Firmin Dusengumuremyi, chargé de l’éducation pré-primaire à l’Unicef Kigali, affirme que ce niveau d’éducation permet à l’enfant d’acquérir une base solide pour la suite du cursus de l’enseignement car il dispose d’une grande capacité à retenir. Il faut donc lui donner la chance à assimiler le maximum possible. C’est aussi une opportunité pour le développement de la socialisation chez les jeunes enfants, a renchéri Dusengumuremyi.
Selon Gilbert Munyemana, directeur général adjoint de l’Agence nationale de développement de l’enfant (NCDA), le meilleur investissement qu’un pays peut faire, est de lancer l’éducation des enfants dès le bas âge.
Pour augmenter l’effectif des apprenants du pré-primaire, le ministère de l’éducation compte se servir de deux stratégies essentielles.

Dr. Flora Mutezigaju, directrice générale adjointe à l’Office rwandais de l’enseignement de base (REB), a annoncé la mise en place de deux écoles pré-primaires au moins dans chaque cellule avec l’appui du ministère de l’éducation.
De plus, les parents seront sensibilisés pour les amener à comprendre l’importance de cette formation.
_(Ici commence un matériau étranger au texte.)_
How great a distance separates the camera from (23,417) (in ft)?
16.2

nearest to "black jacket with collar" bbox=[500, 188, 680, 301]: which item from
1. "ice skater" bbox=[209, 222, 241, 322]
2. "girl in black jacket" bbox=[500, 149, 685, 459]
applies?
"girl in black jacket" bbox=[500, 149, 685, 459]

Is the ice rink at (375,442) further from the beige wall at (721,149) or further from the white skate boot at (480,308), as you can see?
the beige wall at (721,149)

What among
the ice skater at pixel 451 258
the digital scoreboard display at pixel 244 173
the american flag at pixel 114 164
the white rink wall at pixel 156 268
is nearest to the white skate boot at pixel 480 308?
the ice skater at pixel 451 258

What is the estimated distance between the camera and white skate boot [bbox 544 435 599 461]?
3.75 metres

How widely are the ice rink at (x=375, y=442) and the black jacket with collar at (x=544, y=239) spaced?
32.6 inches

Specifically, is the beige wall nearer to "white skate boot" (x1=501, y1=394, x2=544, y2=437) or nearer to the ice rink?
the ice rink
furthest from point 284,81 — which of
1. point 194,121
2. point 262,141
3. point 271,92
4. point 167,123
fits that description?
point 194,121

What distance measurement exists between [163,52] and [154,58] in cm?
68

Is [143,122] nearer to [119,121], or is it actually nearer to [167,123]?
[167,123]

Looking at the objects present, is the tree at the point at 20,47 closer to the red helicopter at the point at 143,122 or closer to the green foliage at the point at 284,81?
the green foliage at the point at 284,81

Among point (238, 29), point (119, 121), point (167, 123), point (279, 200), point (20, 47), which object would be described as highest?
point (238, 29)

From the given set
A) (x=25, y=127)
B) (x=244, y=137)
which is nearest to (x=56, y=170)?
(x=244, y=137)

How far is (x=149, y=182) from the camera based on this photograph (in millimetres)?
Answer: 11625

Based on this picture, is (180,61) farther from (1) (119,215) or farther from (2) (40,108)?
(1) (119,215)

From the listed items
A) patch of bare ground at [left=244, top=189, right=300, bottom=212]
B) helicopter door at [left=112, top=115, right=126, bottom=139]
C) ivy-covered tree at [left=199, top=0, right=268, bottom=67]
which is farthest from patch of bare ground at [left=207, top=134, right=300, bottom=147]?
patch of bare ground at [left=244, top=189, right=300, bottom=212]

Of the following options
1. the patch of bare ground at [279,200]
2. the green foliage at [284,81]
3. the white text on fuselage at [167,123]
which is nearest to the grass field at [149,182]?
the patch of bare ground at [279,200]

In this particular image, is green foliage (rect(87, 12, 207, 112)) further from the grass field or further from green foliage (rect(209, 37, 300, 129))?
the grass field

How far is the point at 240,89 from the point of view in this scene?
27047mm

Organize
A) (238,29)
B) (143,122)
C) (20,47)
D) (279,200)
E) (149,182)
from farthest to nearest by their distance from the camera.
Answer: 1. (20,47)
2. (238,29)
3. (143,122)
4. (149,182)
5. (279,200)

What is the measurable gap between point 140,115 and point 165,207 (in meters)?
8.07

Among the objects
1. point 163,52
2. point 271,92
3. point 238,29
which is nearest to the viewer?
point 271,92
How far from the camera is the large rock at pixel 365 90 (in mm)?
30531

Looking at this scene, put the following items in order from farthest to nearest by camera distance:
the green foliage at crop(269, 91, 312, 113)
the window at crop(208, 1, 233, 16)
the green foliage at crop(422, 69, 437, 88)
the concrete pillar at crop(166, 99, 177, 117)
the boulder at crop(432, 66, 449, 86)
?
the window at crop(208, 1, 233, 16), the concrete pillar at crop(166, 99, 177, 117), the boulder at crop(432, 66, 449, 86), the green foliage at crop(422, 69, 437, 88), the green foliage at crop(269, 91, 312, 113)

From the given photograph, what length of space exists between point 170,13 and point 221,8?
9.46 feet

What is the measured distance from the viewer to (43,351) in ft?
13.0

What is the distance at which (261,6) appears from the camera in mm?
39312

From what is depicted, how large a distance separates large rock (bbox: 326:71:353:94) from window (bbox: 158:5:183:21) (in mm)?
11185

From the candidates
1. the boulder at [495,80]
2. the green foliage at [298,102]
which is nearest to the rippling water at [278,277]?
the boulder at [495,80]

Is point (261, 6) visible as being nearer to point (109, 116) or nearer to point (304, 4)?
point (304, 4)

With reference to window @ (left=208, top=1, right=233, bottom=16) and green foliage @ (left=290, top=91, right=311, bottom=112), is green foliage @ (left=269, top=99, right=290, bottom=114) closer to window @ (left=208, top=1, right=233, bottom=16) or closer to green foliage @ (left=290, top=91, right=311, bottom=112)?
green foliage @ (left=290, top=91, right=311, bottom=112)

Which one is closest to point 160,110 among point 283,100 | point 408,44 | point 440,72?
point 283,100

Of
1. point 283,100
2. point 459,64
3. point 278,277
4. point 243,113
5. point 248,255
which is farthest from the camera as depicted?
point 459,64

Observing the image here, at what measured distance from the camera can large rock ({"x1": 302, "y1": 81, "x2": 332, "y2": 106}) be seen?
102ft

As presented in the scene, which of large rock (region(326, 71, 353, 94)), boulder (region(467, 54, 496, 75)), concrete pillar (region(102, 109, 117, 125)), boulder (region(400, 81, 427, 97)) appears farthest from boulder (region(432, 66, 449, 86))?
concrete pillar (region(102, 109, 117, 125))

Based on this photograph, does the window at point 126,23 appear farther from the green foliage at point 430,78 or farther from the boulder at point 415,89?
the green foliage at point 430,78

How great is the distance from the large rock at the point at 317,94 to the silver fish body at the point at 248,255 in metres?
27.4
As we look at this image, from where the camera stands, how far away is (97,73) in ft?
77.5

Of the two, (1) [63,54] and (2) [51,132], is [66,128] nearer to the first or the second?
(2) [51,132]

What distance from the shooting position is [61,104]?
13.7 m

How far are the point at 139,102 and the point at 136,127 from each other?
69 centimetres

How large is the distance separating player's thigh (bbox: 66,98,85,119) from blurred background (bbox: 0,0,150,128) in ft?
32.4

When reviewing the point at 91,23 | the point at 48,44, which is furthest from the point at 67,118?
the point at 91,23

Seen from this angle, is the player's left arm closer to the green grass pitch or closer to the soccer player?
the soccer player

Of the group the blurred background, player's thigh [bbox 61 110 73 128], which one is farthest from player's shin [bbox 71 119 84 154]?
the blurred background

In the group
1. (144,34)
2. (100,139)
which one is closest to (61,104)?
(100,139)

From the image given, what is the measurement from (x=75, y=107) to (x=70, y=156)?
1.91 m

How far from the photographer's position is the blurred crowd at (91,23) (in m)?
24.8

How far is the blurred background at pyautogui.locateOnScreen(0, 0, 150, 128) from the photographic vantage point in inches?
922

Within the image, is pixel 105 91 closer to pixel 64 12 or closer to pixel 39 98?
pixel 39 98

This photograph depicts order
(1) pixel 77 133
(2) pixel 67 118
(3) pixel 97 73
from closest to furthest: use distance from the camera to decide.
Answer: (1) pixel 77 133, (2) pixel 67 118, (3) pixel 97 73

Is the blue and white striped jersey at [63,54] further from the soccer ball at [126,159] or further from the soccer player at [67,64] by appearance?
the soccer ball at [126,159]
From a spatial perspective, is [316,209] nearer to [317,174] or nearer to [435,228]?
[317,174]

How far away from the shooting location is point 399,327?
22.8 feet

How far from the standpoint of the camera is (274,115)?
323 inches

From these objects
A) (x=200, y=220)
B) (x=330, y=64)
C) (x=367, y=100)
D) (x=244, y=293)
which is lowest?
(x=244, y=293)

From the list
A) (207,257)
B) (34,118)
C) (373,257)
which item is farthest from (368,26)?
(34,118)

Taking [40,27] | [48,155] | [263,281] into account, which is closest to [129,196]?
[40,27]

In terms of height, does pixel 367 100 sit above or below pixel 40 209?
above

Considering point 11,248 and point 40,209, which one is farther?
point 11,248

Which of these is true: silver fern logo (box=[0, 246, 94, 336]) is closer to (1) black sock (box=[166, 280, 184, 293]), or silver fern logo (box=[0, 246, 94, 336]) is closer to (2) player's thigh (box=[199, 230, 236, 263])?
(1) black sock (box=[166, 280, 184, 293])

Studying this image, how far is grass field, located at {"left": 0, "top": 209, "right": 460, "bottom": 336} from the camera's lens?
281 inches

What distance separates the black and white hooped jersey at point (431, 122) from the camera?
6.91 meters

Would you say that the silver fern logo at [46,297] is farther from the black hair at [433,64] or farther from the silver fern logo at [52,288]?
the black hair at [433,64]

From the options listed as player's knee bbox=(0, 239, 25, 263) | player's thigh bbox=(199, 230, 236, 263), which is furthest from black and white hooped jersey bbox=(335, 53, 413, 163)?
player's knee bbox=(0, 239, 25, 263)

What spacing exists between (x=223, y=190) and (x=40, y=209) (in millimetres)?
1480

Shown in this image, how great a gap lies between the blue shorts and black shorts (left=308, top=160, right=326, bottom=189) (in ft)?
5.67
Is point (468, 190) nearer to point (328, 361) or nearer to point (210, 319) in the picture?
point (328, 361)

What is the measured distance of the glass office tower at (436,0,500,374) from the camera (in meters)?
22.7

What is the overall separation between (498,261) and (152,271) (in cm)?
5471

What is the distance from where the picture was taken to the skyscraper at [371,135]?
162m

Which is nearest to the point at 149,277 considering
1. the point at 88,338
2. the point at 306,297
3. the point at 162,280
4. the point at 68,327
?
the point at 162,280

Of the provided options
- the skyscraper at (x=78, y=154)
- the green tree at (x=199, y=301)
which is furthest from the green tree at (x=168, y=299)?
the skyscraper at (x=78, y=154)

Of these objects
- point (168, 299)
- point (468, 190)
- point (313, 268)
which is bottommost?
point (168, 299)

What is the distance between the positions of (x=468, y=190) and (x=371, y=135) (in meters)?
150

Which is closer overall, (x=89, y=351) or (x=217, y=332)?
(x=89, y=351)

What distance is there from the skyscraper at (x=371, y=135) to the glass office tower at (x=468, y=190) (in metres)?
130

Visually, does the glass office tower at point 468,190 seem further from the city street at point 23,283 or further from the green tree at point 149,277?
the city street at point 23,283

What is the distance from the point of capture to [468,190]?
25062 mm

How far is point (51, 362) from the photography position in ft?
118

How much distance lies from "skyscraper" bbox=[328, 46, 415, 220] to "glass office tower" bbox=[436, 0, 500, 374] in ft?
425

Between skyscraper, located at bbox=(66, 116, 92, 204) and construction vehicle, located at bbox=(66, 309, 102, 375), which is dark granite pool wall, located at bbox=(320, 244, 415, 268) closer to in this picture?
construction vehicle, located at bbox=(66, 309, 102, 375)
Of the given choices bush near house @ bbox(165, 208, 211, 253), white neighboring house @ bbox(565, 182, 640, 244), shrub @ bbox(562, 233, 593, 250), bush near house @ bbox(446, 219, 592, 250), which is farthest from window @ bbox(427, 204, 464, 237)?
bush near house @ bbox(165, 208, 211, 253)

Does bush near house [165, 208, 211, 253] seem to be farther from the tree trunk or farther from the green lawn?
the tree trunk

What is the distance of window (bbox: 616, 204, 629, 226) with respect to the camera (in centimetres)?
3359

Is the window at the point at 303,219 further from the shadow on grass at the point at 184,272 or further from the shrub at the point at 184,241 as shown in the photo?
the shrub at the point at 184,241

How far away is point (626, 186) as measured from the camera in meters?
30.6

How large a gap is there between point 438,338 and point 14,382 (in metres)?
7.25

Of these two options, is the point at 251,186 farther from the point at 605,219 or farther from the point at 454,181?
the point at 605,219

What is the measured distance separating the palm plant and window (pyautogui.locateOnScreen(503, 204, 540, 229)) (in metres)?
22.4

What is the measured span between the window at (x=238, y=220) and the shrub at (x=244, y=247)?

Les enfants de 3 à 4 ans pourront fréquenter l’école le plus près possible chez eux. Les églises ou les écoles primaires disponibles serviront pour abriter le niveau pré-primaire. Ceux de 5 ans pourront peut-être s’éloigner de chez eux.

Le témoignage de Jacqueline Umurerwa, directrice de l’école primaire de Kanombe montre que le pré-primaire attire de plus en plus les parents. Ils ont lancé une école maternelle en 2018, trois ans après, l’effectif s’est multiplié par deux.
“L’effectif est en hausse à cause de l’alimentation scolaire et la sensibilisation des parents,” a-t-elle dit.
Un besoin de plus de salles de classe se fait sentir. Les parents viennent nombreux pour solliciter des places pour leurs enfants. L’effectif atteint 46 enfants par classe. Umurerwa souhaite que le maximum soit de 25 enfants par classe. Elle affirme que l’encadrement de jeunes enfants est plus difficile au pré-primaire qu’au primaire.